O quadro torna-se mais sombrio quando se sabe que o estrategista jurídico do governo, o ministro da Justiça, Márcio Thomaz Bastos está com sua posição no cargo por um fio, sob suspeita de ter acobertado os implicados na invasão do sigilo bancário do caseiro Francenildo Costa.
Organização criminosa
O chefe do Ministério Público, procurador-geral Antônio Fernando de Souza,concluiu em sua denúncia ao STF que o "mensalão" existiu nos termos revelados pelo ex-deputado Roberto Jefferson e que ele consistiu numa "organização criminosa" que agia a partir do Palácio do Planalto Tal organização operava com base em três núcleos principais: o político-partidário, o publicitário e o financeiro. O elo entre os três núcleos era o publicitário Marcos Valério de Souza, a quem o procurador qualificou como "verdadeiro profissional do crime".
A finalidade do esquema, também segundo o procurador, era garantir a perpetuação do PT no poder. No centro dessa organização situava-se, tal como Jefferson proclamou, o ex-chefe da Casa Civil e homem forte do governo, José Dirceu, cujo mandato foi cassado pelo plenário da Câmara dos Deputados sob a acusação de ter chefiado o esquema.
O presidente está teoricamente alcançado pela denúncia por vários motivos. Em primeiro lugar, porque a figura dele é indissociável do PT. Lula fundou o partido e ainda exerce o cargo honorífico de presidente de honra da legenda. O PT é ainda o eixo da sua base parlamentar de apoio no Congresso Nacional e a "perpetuação"ou a presença do PT no poder se deu pela eleição e posse de Lula e eventualmente a sua reeleição para mais quatro anos de mandato.
Disparo forte
A denúncia representa, portanto, o mais forte disparo contra o governo petista desde as revelações feitas pelo ex-presidente do PTB Roberto Jefferson. A investigação de Souza constatou a existência efetiva de um vasto esquema de suborno de líderes partidários e parlamentares, mediante o desvio de dinheiro público e apropriação de recursos estatais.

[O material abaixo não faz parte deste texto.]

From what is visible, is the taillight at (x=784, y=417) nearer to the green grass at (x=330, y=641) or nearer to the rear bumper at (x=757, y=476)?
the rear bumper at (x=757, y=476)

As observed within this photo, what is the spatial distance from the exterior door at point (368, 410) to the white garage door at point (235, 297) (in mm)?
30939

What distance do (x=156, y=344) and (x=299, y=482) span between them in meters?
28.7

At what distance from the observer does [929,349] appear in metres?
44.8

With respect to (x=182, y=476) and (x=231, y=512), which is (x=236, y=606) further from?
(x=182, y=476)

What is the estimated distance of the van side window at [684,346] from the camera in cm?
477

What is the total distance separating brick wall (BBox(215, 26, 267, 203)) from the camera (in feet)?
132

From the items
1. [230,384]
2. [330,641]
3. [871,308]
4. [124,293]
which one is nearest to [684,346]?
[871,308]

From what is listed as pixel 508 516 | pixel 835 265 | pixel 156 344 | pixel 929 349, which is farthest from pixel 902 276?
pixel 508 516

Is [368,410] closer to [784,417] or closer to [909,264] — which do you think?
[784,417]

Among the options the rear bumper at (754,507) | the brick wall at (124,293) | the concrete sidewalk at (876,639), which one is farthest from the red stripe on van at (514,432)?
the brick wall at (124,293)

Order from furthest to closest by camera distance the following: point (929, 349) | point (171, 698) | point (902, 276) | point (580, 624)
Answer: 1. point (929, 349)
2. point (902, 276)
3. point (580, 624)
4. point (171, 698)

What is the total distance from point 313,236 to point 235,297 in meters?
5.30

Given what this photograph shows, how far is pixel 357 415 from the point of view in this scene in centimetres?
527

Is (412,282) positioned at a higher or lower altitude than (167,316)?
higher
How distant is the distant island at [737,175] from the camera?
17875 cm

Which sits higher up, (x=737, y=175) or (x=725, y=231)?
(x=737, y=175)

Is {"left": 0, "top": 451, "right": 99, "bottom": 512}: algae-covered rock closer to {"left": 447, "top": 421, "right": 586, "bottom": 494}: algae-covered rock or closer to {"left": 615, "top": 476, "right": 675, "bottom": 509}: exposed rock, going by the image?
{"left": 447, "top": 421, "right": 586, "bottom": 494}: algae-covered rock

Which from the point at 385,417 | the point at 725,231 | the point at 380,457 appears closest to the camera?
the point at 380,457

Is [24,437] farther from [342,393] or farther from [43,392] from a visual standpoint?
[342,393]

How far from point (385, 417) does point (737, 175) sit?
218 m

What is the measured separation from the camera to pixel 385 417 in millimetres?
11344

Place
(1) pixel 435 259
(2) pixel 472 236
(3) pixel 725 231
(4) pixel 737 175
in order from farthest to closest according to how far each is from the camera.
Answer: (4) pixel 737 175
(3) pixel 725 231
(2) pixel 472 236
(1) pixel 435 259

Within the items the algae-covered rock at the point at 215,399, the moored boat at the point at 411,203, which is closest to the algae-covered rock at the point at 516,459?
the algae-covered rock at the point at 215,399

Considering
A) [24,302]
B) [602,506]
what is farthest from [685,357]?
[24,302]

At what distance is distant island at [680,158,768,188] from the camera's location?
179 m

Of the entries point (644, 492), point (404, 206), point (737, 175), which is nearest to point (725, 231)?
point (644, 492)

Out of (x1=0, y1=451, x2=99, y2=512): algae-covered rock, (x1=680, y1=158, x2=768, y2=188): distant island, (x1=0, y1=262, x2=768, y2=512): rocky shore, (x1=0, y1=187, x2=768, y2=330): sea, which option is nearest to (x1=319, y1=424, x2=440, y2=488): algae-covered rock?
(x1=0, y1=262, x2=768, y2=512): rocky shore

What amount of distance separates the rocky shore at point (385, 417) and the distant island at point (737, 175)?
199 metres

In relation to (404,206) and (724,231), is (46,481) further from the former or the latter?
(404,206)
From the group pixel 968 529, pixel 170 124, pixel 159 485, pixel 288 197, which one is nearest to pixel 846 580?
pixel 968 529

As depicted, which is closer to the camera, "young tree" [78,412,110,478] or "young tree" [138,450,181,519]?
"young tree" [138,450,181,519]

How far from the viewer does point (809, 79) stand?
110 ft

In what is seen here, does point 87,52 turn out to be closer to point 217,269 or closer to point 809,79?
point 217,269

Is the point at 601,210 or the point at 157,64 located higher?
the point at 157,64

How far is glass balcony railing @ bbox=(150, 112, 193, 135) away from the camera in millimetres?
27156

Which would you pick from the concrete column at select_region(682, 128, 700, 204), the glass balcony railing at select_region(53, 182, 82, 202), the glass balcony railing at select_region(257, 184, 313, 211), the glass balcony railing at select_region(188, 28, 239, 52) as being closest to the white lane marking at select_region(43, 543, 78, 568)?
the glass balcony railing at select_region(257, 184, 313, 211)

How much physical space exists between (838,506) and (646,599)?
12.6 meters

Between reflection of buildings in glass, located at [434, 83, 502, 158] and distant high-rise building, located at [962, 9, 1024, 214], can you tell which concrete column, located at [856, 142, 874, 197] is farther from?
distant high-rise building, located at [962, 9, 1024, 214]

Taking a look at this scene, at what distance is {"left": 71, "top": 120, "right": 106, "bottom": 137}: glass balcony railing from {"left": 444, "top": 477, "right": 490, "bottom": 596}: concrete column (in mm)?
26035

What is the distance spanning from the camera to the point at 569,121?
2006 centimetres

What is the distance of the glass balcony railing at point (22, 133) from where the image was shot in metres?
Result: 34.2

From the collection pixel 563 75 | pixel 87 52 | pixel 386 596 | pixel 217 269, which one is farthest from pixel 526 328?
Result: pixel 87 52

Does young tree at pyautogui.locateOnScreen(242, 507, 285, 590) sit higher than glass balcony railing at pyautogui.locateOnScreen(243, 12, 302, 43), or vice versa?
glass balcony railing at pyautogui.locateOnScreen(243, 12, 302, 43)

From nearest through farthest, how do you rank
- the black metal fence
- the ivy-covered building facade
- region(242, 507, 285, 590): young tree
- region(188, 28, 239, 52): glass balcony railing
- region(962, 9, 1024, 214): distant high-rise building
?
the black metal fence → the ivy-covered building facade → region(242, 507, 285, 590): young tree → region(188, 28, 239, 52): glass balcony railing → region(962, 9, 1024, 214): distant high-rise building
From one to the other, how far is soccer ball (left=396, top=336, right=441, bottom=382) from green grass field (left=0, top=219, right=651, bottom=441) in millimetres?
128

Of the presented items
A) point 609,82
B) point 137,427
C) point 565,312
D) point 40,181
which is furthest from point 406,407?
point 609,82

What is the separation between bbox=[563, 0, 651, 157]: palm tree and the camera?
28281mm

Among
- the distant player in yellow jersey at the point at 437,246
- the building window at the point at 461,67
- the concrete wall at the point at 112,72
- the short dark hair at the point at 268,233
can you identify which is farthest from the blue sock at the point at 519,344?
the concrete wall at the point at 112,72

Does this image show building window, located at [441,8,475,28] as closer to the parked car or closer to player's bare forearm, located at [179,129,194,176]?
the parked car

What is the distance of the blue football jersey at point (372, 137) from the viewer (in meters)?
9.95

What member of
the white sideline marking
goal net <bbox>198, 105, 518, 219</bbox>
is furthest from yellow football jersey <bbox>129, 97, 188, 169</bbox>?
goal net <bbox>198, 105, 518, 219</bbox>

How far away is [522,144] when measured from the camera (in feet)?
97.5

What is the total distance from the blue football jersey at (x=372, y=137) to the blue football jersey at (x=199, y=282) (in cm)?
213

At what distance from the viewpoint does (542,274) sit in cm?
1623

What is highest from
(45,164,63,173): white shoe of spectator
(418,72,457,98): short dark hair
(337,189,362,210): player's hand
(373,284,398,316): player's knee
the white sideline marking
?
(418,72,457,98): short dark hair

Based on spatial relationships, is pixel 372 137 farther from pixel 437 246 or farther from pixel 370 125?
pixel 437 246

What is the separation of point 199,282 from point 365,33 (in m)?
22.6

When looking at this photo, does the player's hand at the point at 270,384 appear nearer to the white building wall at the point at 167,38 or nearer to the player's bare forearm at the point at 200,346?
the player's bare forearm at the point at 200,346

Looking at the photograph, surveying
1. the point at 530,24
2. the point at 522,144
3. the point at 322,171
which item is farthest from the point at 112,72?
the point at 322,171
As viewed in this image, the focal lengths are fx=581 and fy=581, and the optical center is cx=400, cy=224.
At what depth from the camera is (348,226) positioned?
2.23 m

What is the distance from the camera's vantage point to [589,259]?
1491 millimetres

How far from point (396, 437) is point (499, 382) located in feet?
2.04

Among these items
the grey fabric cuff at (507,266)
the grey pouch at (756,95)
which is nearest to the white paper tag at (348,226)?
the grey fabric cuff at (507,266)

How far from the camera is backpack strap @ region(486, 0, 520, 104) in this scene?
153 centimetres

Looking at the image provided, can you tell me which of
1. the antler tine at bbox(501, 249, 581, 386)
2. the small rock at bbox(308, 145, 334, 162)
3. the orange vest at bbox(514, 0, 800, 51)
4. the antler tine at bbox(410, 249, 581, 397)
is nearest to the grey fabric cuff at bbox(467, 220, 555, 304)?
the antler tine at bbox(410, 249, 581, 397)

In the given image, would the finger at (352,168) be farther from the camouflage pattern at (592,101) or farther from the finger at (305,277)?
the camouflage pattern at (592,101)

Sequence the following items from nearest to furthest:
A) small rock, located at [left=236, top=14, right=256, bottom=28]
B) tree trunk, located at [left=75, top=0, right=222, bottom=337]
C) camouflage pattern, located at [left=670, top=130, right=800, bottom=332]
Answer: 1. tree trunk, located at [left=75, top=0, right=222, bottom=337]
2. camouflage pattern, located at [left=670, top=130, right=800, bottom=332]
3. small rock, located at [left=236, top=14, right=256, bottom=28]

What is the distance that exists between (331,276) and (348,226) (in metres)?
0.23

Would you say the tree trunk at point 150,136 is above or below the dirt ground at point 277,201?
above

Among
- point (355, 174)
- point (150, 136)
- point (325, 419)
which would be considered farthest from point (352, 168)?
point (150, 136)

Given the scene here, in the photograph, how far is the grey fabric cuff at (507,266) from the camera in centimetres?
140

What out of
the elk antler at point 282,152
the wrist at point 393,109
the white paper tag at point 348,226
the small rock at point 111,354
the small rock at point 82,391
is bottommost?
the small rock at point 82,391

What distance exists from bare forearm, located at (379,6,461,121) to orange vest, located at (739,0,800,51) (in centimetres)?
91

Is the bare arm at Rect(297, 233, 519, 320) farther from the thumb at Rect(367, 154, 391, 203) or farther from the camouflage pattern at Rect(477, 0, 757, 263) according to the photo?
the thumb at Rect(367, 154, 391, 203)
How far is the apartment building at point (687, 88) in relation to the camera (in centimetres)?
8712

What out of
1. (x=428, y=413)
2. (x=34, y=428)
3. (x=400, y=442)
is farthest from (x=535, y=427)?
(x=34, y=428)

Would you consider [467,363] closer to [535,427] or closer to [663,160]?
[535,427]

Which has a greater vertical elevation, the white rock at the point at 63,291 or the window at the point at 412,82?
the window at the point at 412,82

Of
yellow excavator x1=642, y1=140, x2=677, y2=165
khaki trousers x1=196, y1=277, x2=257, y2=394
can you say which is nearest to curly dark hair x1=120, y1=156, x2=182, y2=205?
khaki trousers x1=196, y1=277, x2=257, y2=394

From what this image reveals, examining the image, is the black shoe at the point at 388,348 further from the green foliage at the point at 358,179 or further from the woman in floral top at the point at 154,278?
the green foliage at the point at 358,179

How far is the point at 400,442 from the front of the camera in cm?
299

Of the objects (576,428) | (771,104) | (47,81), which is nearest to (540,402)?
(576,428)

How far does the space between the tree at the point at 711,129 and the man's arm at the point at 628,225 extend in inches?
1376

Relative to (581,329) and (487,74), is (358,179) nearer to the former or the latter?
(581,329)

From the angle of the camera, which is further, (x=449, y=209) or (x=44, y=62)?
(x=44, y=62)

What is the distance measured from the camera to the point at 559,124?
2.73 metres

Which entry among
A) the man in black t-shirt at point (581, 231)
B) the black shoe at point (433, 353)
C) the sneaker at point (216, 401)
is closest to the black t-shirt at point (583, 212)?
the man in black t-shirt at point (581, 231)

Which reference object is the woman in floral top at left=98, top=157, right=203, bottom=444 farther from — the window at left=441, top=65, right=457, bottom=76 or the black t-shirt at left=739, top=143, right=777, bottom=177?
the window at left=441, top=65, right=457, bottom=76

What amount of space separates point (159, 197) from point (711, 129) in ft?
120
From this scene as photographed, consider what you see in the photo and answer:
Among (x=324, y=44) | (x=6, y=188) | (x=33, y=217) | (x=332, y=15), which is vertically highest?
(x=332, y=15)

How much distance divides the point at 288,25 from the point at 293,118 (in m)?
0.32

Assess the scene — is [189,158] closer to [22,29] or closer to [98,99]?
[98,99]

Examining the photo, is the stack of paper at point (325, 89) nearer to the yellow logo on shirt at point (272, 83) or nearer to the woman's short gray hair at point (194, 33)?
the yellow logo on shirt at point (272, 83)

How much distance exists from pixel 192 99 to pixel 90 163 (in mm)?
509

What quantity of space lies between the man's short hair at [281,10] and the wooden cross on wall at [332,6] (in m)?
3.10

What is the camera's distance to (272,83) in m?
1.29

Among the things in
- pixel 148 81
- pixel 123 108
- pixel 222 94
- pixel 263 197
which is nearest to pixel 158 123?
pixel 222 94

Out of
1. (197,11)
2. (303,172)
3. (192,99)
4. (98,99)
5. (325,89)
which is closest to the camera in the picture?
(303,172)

Ou seja, tratava-se de um sistema de suborno do Poder Legislativo pelo Poder Executivo, operado pelo partido com base no aparelhamento de máquina estatal, a fim de garantir maioria parlamentar para aprovar decisões legislativas de interesse do presidente da República. Não se conhece na história das democracias modernas um sistema de corrupção minimamente semelhante ao que foi relatado pelo procurador-geral da república ao Supremo Tribunal.
O documento do procurador-geral acusa, por isso mesmo, por diversos crimes, num rol de 40 pessoas, a ex-cúpula do Partido dos Trabalhadores (José Genoíno, Silvio Pereira e Delúbio Soares), e o que poderia ser classificado como o comando do chamado "núcleo duro" do governo Lula, expresso nas figuras dos ex-ministros José Dirceu e Luiz Gushiken.
Gabinete envolvido
Em termos objetivos: praticamente todo o gabinete político-estratégico do presidente da República esteve diretamente ou indiretamente implicado em operações que redundaram nos crimes de corrupção ativa e passiva, formação de quadrilha, lavagem de dinheiro, peculato e evasão ilegal de divisas.
No último caso, acha-se o publicitário Duda Mendonça, o marqueteiro da campanha de 2002. Duda recebeu parte do pagamento por seus serviços ao PT e a Lula naquela campanha somente em 2003, já com o governo em curso, em dólares de origem não conhecida depositados em suas contas nos Estados Unidos e no paraíso fiscal das Bahamas.Trata-se de crime eleitoral grave, passível de perda do mandato e de cassação do registro partidário.
Resta saber agora que passo dará o presidente. O cerco sobre ele está se fechando rapidamente. É mais do que razoável esperar que Lula finalmente se pronuncie sobre fatos que deixaram de ser mera especulação, como ele sempre alegou, e deram base concreta para uma denúncia à mais alta corte de justiça do País.